Some members of the South Pacific Island community, such as the Solomon Islands and Samoa, rely heavily or even entirely on diesel-generated electricity and therefore face high and increasing electricity prices. While Fiji is not in exactly the same situation, because of its hydroelectric resources, the University of the South Pacific, located there, has installed the photovoltaic system as a training and capacity-building program.
The South Korean Government funded the 45-kilowatt-peak (kW) project and it will provide ten percent of the campus electricity requirements. BP Solar 190-watt modules and SMA Inverters were used in the installation.
The university is currently running Undergraduate and Post-Graduate courses relating to photovoltaics, which are available throughout the region via distance education. It is also working with a new organization, the Sustainable Energy Association of the Pacific Islands, to carry out task analysis and develop competency standards and certifications for tradesmen and engineers to carry out photovoltaic system installations and maintenance.
Head of the School of Engineering and Physics, Atul Raturi, told pv magazine that even with the high electricity costs in some Pacific Island countries, off-grid applications present the major opportunities for photovoltaics in the region. Although total electrical generating capacity amongst the islands, of all kinds, remains very small in the South Pacific, this could change as photovoltaics provide off-grid electricity to many communities.

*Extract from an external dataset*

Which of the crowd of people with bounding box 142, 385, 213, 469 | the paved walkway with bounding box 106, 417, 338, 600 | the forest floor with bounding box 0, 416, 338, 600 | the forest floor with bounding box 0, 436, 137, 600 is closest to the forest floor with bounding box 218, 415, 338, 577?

Ratui said that around 80 percent of the people of the Pacific Islands do not have access to grid electricity and therefore photovoltaics have a huge potential, "especially in the larger countries, Vanuatu, Solomon Islands and Papua New Guinea."
"This is all happening now. At the moment the photovoltaic costs are on the high side and the capacity issue [stemming from a lack of the required skills] is a major issue. So this is what were focusing on at the moment, the costs come down but maintenance and looking after the sites are very, very important. And at the University of the South Pacific, we are working on that."
Some off-grid locations in Fiji have previously seen NGO and charity groups install photovoltaic systems but there is no process for their maintenance and, as such, many kilowatts of installations have fallen into disrepair.